Я закатал рукава рубашки, сел на табурет и принялся за работу. Очень быстро руки покрылись липким розовым соком. Сок был слишком грязный, чтоб его слизывать, и он стекал от запястий к локтям, как кровь из вскрытой вены. Никто не хотел начинать говорить первым.
– Догадываешься, почему я тебя позвала? – наконец спросила Тамара Николаевна.
– Догадываюсь: клубнику чистить.
– Какой-то ты несерьезный. Это-то в тебе и настораживает. Мне не очень нравится, как ты поступаешь с Аней.
– А что я сделал? – насторожился я.
– В том-то и дело, что пока ты ничего не сделал. Думаю, ты понимаешь, о чем я?
– Да, Тамара Николаевна, – сказал я, хотя и не очень понял, о чем это она.
– Ее религиозность – это ведь не навсегда. На самом деле она обычная девочка. Может, даже заурядная девочка.
– Я не считаю ее заурядной и не хочу, чтобы она становилась обычной. Ее религиозность мне симпатична, пусть и раздражает иногда. Вы понимаете, о чем я, Тамара Николаевна?… Кстати, я перебрал клубнику. Что теперь?
– В холодильнике стоит вино. Налей мне и себе. Стаканы в буфете.
Я вытер руки, но они все равно остались липкими. Потом открыл холодильник и достал закупоренную пластмассовой пробкой бутылку «Рислинга». В ней плескалась жидкость красного цвета, а это значило, что наполнение было инородным. Я разлил вино в цилиндрические высокие стаканы с рисунками болидов «Формулы-1».
– Ну давай, зятек, – сказала Тамара Николаевна, подымая стакан.
Мой пит-стоп вложился в пять секунд. Слово «зятек», Тамара Николаевна произнесла весьма шутливо. Обычно подобные шутки меня напрягают, но сейчас мне, почему-то, было приятно это услышать. Мы выпили и закусили клубникой, которую успела помыть Тамара Николаевна. Клубника этим жарким летом уродилась мелкой, не водянистой и очень вкусной. Что касается домашнего вина, то оно, как мне показалось, было безнадежно испорчено сахаром.
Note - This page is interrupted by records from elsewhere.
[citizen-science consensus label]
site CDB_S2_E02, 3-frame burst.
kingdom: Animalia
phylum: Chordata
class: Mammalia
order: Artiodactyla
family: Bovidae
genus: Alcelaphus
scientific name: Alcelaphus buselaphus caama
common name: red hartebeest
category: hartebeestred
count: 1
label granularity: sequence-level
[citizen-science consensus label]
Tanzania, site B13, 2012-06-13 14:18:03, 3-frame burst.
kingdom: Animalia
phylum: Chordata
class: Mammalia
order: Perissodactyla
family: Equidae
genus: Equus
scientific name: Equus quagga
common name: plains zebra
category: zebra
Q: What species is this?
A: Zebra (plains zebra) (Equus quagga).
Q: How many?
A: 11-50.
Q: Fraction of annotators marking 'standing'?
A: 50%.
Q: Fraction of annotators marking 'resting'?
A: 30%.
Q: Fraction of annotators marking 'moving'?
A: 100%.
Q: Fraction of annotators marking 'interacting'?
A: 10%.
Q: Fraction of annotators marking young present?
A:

– Аня жила сама, в Киеве. Ей так захотелось, это был ее самостоятельный выбор. Смерть отца на нее сильно повлияла. Девочки всегда привязаны к отцу… Я мать и переживаю за нее, хотя из-за отца мы одно время плохо ладили. Ей очень тяжело. И мне кажется, ей сейчас нужна стабильность.
– А я, разумеется, не произвожу впечатления стабильного человека?
– Не совсем так. Она тебе не рассказывала, что встречалась до Киева с одним мальчиком? Он хороший парень, работает на комбинате диспетчером АЗС, неплохо зарабатывает…
– Солярку ворует, – продолжил я в тон Тамаре Николаевне, успев уже заочно возненавидеть хорошего мальчика.
– Ворует. А кто ее там не ворует? Они давно дружат, и ему очень нравится Аня, он часто заходит к нам, звонит ей по телефону. Витя подарил ей недавно кольцо, но она не захотела его носить.
– Простите, Тамара Николаевна, зачем вы мне рассказываете про этого Витю?
– Ты мне нравишься, а Витя нет. Но я хочу, чтобы ты знал – с ним ей было бы лучше. Он бы себе работал на комбинате, воровал по мелочам, пил с друзьями водку по праздникам, она была бы хозяйкой, командовала им, а он об этом никогда бы не догадывался.
– Они ездили бы в Крым по профсоюзной путевке, покупали бы холодильник в кредит, гуляли бы в парке по выходным…
– Да. И я немного зла на тебя, потому что с тобой Ане интересней, чем с Витей. Тебя, наверное, можно любить, но жить с тобой нельзя. А с Витей наоборот, и мне жалко, что Аня этого не понимает. Витя хороший, потому что…
– Обыкновенный.
– Ты правильно меня понял… А сейчас быстро, только не задумываясь, назови мне любую домашнюю птицу, любой фрукт и любого русского поэта.
– Индюк, абрикос, Блок, – выпалил я.
– Тяжелый случай…
– Неужели все так запущенно?
– Ты даже себе не представляешь насколько. Помоги мне в тазе перемешать.
Я подошел к плите. Тамара Николаевна вручила мне сырую вишневую палку со срезанной корой. Я размешивал варево, а она досыпала сахар и отобранную клубнику.
«А Тамара Николаевна гораздо умнее, чем мне показалось в первый раз», – решил я и немножко испугался.
– В Северном полушарии нужно размешивать по часовой стрелке, так лучше, – подсказала она, и мне пришлось сменить вектор центробежной силы.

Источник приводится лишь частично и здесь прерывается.